◆ **TASK DESCRIPTION**: Lay out every line of the records below as a numbered list, skipping blank lines and leaving out the pictures.

(Scene-based spatial questions)
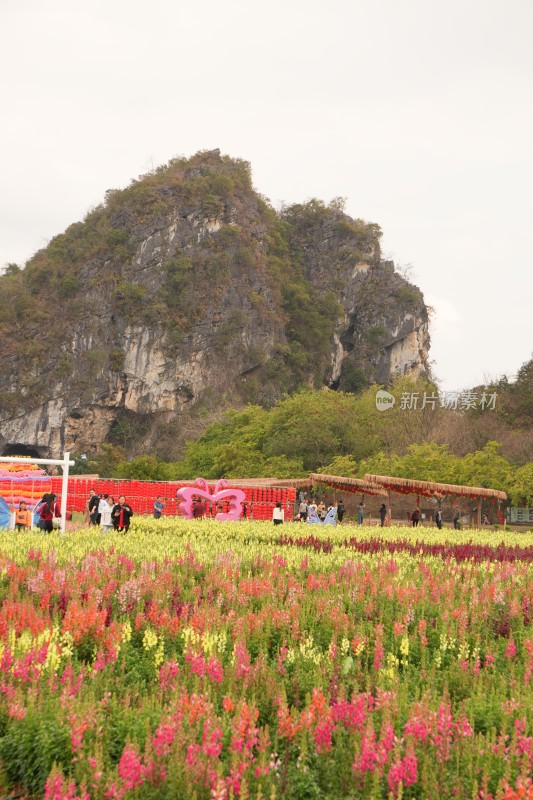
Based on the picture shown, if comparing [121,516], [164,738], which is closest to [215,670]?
[164,738]

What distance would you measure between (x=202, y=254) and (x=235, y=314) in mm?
6721

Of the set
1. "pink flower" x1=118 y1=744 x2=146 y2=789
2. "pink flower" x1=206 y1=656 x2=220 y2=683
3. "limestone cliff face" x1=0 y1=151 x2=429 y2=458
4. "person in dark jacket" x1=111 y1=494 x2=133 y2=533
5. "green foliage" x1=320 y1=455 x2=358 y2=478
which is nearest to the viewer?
"pink flower" x1=118 y1=744 x2=146 y2=789

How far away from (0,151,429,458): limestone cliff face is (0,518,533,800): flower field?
60.3 m

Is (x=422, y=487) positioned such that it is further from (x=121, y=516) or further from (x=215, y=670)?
(x=215, y=670)

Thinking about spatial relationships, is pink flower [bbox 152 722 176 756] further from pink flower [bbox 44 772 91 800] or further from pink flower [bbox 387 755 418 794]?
pink flower [bbox 387 755 418 794]

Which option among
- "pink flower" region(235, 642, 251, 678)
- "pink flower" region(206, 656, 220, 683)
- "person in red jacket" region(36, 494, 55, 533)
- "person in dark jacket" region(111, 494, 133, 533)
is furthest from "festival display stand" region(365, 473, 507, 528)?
"pink flower" region(206, 656, 220, 683)

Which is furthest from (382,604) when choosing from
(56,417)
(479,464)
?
(56,417)

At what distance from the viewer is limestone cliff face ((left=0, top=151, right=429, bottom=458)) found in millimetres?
77562

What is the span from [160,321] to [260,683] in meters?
74.2

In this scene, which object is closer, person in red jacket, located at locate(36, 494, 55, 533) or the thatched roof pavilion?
person in red jacket, located at locate(36, 494, 55, 533)

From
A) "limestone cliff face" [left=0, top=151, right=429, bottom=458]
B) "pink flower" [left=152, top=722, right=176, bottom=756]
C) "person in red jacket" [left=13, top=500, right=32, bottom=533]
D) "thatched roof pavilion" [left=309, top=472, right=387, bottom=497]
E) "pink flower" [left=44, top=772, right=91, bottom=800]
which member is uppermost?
"limestone cliff face" [left=0, top=151, right=429, bottom=458]

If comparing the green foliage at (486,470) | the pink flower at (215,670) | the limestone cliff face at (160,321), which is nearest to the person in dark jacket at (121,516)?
the pink flower at (215,670)

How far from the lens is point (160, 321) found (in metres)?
78.8

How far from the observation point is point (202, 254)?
82000 mm
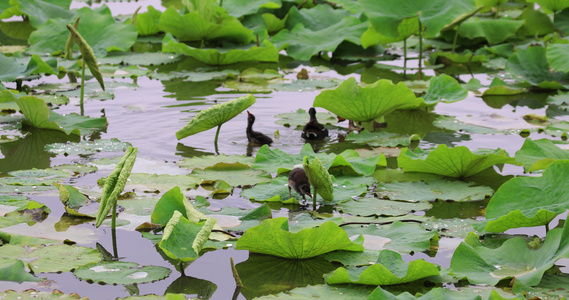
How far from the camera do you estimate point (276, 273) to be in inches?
86.8

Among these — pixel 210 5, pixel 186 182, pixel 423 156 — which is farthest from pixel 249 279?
pixel 210 5

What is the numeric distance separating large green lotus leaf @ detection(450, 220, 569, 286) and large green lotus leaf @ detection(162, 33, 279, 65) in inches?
139

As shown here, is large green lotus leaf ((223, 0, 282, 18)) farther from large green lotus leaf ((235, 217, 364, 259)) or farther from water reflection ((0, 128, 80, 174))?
large green lotus leaf ((235, 217, 364, 259))

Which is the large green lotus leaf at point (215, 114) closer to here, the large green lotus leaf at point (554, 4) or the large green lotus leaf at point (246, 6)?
the large green lotus leaf at point (246, 6)

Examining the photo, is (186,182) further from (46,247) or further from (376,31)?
(376,31)

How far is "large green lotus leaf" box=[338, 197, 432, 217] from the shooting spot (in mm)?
2615

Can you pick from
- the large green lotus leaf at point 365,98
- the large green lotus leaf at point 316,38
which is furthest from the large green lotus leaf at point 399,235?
the large green lotus leaf at point 316,38

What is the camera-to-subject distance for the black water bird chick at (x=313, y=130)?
12.3 feet

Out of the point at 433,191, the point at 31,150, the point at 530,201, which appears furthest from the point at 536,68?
the point at 31,150

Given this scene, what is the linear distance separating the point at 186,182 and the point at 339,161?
64cm

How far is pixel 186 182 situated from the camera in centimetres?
295

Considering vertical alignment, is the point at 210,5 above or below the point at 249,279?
above

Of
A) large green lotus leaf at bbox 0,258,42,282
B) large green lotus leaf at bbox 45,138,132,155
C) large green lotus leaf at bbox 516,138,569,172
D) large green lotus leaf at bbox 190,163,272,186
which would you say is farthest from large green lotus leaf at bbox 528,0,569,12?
large green lotus leaf at bbox 0,258,42,282

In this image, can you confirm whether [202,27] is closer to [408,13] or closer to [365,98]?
[408,13]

◆ **FINISHED TASK**:
1. Based on the picture shown, if comparing [121,516], [164,738], which is closest to [215,670]?
2. [164,738]
3. What distance would you measure between (x=202, y=254) and (x=235, y=314) in mm?
4. 6721
5. Of the set
6. 1. "pink flower" x1=118 y1=744 x2=146 y2=789
7. 2. "pink flower" x1=206 y1=656 x2=220 y2=683
8. 3. "limestone cliff face" x1=0 y1=151 x2=429 y2=458
9. 4. "person in dark jacket" x1=111 y1=494 x2=133 y2=533
10. 5. "green foliage" x1=320 y1=455 x2=358 y2=478
11. which is nearest to the viewer?
12. "pink flower" x1=118 y1=744 x2=146 y2=789
13. How far away from (0,151,429,458): limestone cliff face is (0,518,533,800): flower field?
14. 60.3 m
15. Is (x=422, y=487) positioned such that it is further from (x=121, y=516) or further from (x=215, y=670)?
16. (x=215, y=670)
17. Thinking about spatial relationships, is pink flower [bbox 152 722 176 756] further from pink flower [bbox 44 772 91 800] or further from pink flower [bbox 387 755 418 794]?
18. pink flower [bbox 387 755 418 794]
19. Which option among
20. - "pink flower" region(235, 642, 251, 678)
21. - "pink flower" region(206, 656, 220, 683)
22. - "person in red jacket" region(36, 494, 55, 533)
23. - "person in dark jacket" region(111, 494, 133, 533)
24. is furthest from "festival display stand" region(365, 473, 507, 528)?
25. "pink flower" region(206, 656, 220, 683)
26. Which is furthest from (382,604) when choosing from
27. (56,417)
28. (479,464)
29. ?
30. (56,417)
31. At what distance from the viewer is limestone cliff face ((left=0, top=151, right=429, bottom=458)) found in millimetres?
32. 77562
33. What is the span from [160,321] to [260,683] in meters?
34. 74.2
35. In this scene, which object is closer, person in red jacket, located at locate(36, 494, 55, 533) or the thatched roof pavilion?
36. person in red jacket, located at locate(36, 494, 55, 533)
37. From
38. A) "limestone cliff face" [left=0, top=151, right=429, bottom=458]
39. B) "pink flower" [left=152, top=722, right=176, bottom=756]
40. C) "person in red jacket" [left=13, top=500, right=32, bottom=533]
41. D) "thatched roof pavilion" [left=309, top=472, right=387, bottom=497]
42. E) "pink flower" [left=44, top=772, right=91, bottom=800]
43. which member is uppermost?
44. "limestone cliff face" [left=0, top=151, right=429, bottom=458]
45. If comparing the green foliage at (486,470) | the pink flower at (215,670) | the limestone cliff face at (160,321), which is nearest to the person in dark jacket at (121,516)?
46. the pink flower at (215,670)
47. How far from the lens is point (160, 321) found (in metres)?
48. 78.8
49. How far from the observation point is point (202, 254)?
50. 82000 mm
51. How far from the camera do you estimate point (276, 273) to be in inches?
52. 86.8
53. Among these — pixel 210 5, pixel 186 182, pixel 423 156 — which is farthest from pixel 249 279?
54. pixel 210 5
55. What is the numeric distance separating large green lotus leaf @ detection(450, 220, 569, 286) and large green lotus leaf @ detection(162, 33, 279, 65) in inches?
56. 139
57. As shown here, is large green lotus leaf ((223, 0, 282, 18)) farther from large green lotus leaf ((235, 217, 364, 259)) or farther from water reflection ((0, 128, 80, 174))?
58. large green lotus leaf ((235, 217, 364, 259))
59. Which is the large green lotus leaf at point (215, 114) closer to here, the large green lotus leaf at point (554, 4) or the large green lotus leaf at point (246, 6)?
60. the large green lotus leaf at point (246, 6)
61. Examining the photo, is (186,182) further from (46,247) or further from (376,31)?
62. (376,31)
63. How far is "large green lotus leaf" box=[338, 197, 432, 217] from the shooting spot (in mm)?
64. 2615
65. Can you pick from
66. - the large green lotus leaf at point 365,98
67. - the large green lotus leaf at point 316,38
68. which is furthest from the large green lotus leaf at point 399,235?
69. the large green lotus leaf at point 316,38
70. What is the camera-to-subject distance for the black water bird chick at (x=313, y=130)?
71. 12.3 feet
72. Out of the point at 433,191, the point at 31,150, the point at 530,201, which appears furthest from the point at 536,68?
73. the point at 31,150
74. Given this scene, what is the linear distance separating the point at 186,182 and the point at 339,161?
75. 64cm
76. How far is pixel 186 182 situated from the camera in centimetres?
77. 295
78. Considering vertical alignment, is the point at 210,5 above or below the point at 249,279?
79. above
80. Of
81. A) large green lotus leaf at bbox 0,258,42,282
82. B) large green lotus leaf at bbox 45,138,132,155
83. C) large green lotus leaf at bbox 516,138,569,172
84. D) large green lotus leaf at bbox 190,163,272,186
85. which would you say is farthest from large green lotus leaf at bbox 528,0,569,12?
86. large green lotus leaf at bbox 0,258,42,282
87. In this image, can you confirm whether [202,27] is closer to [408,13] or closer to [365,98]?
88. [408,13]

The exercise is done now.